Milwaukee County's recount of the presidential election that the Trump campaign paid for came to an end on Friday evening, a week after the effort to recount close to 460,000 ballots cast in the county at the downtown Wisconsin Center began.
Early Friday evening, the board of canvassers certified the recount that netted both President-elect Joe Biden and President Donald Trump a total of 382 votes: 257 for Biden and 125 for Trump, adding a total of 132 votes to Biden's margin of victory.
Out of 459,723 ballots cast in the county, Biden received 317,527 votes while Trump amassed 134,482 votes in his favor, giving the former Vice President a victory of more than 180,000 votes in Milwaukee county, Wisconsin's largest. Before the recount, Biden had 317,270 votes in Milwaukee County as opposed to Trump's 134,357.

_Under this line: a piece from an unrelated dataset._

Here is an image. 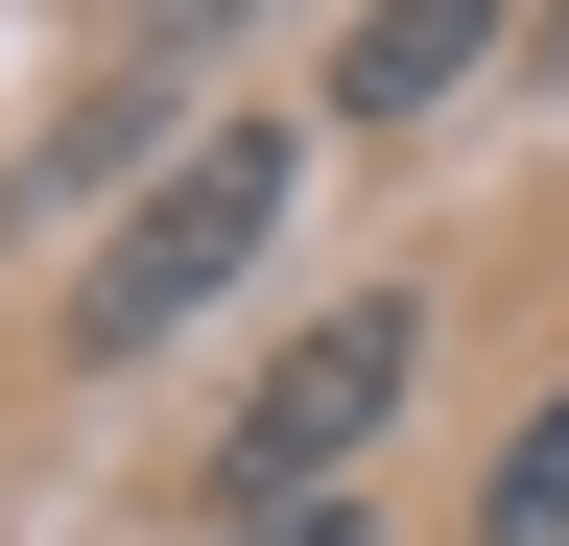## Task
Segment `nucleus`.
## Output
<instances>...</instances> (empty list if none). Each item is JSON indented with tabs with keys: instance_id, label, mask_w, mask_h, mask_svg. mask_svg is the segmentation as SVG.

The Trump campaign paid $3 million for the partial recount after losing the state by nearly 21,000 votes to Biden, requesting a retallying of the votes only in Wisconsin's most populous and Democrat-leaning counties of Milwaukee and Dane.
Dane County is expected to finish its recount and certify results this weekend, after which the state will certify the election results next week.
Trump Campaign Tries to Invalidate Absentee Ballots
The Trump campaign is seeking to disqualify absentee ballots cast during the Nov. 3 election in both Dane and Milwaukee, arguing that large batches of the ballots had been improperly accepted and counted in both counties. They sought to disqualify all absentee ballots that had been cast before Election Day in person, rather than by mail.
The ballots Trump is seeking to disqualify also affects residents who identify themselves as "indefinitely confined," allowing them to vote via absentee ballots without meeting the state photo ID requirements. So far, their efforts have been thwarted by the Democratic-majority boards of canvassers in both counties, which have denied attempts to set aside the large categories of ballots.
This is one of Trump's many attempts to undo Biden's victory in the presidential election with false claims of widespread fraud but the president has suffered one defeat after another. Trump suffered another blow on Saturday, after a federal judge in Pennsylvania rejected the campaign's efforts to stop the state from certifying its election results. The Trump campaign filed an appeal Sunday.